If I remember correctly, this game started a lot. Not only did the weapons system and the different ways you could use your ‘option’ sort of revolutionize the whole idea of the shooter, I think it was at about this point when things started to go really fucking bonkers with these games. You didn’t just have patterned sorties of bad dudes (you like that faux military talk?) coming at you in sequence. All hell was breaking loose. Way loose.

—–

2) Viewpoint (1992) [SNK]

This is not only one of my favorite shooters, it’s one of my favorite games of all time. It’s just so perfect in it’s little perspective shift and the small but challenging puzzles it throws your way. Every time I play games on my Wii I check the store for this game, but it’s still not there to my knowledge. It’s also one of a very few NEO GEO games that has never been fully supported in MAME. Cherish every frame you get to play of this…it’s original board/cart only at this point.

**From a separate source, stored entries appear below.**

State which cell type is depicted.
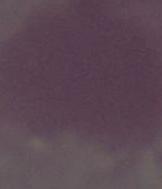
An erythrocyte.

modality: photomicrograph
magnification: 1000x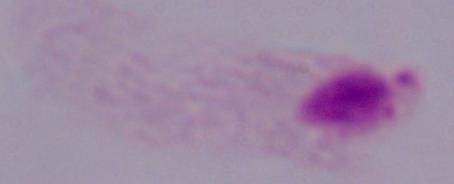

Photomicrograph. Captured at 1000x magnification. A trichomonad is shown.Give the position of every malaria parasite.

3) UN Squadron (1989) [Capcom]

There’s a point in this game where you’re flying over some weird forest fortress and just—while fighting all of the flying enemies, of course—carpet bombing the shit out of it. You side-scroll your way across a few miles and then all of a sudden the gameplay goes on autopilot and your plane makes this super-boss 180-degree turn and you start flying back the way you came while the shit gets even crazier.

Sounds really dumb and whatever to me right now, but I remember this phenomenon totally blowing my fucking mind. I would have eaten dollars and shit tokens down this thing’s money-hole if it asked me to.

—–

4) Vapor Trail: Hyper Offence Formation (1989) [Data East]

This is one of those games that has a ‘rockin’ soundtrack coupled with some super shitty, Bad Dudes-style voice synth. When you die your pilot shouts ‘I can’t hold it!’ as you go down in flames. I always really liked the way the scenery/landscape was set up…the different ‘level’s of isometric freeways and shit that the tanks drive around on always seemed cool.

I though that there were some pretty crazy bosses in this game, too, but this one in the video doesn’t seem all that tough.

—–

5) Legendary Wings (1986) [Capcom]

I’m pretty sure I was terrible at this game, because honestly, I have NO recollection of the adventure/platforming part of this game that this video is showing. I loved this game as much as I did because of the scenery stuff…the weird statues and sculptures that look up at you as you pass them? What? It’s like that part of Fellowship of the Ring when they’re floating down the river and pass the big giant king statues….that sort of stuff blows my mind bigtime. Note to reader: big weird shit in the far-background blows Hateball’s mind bigtime.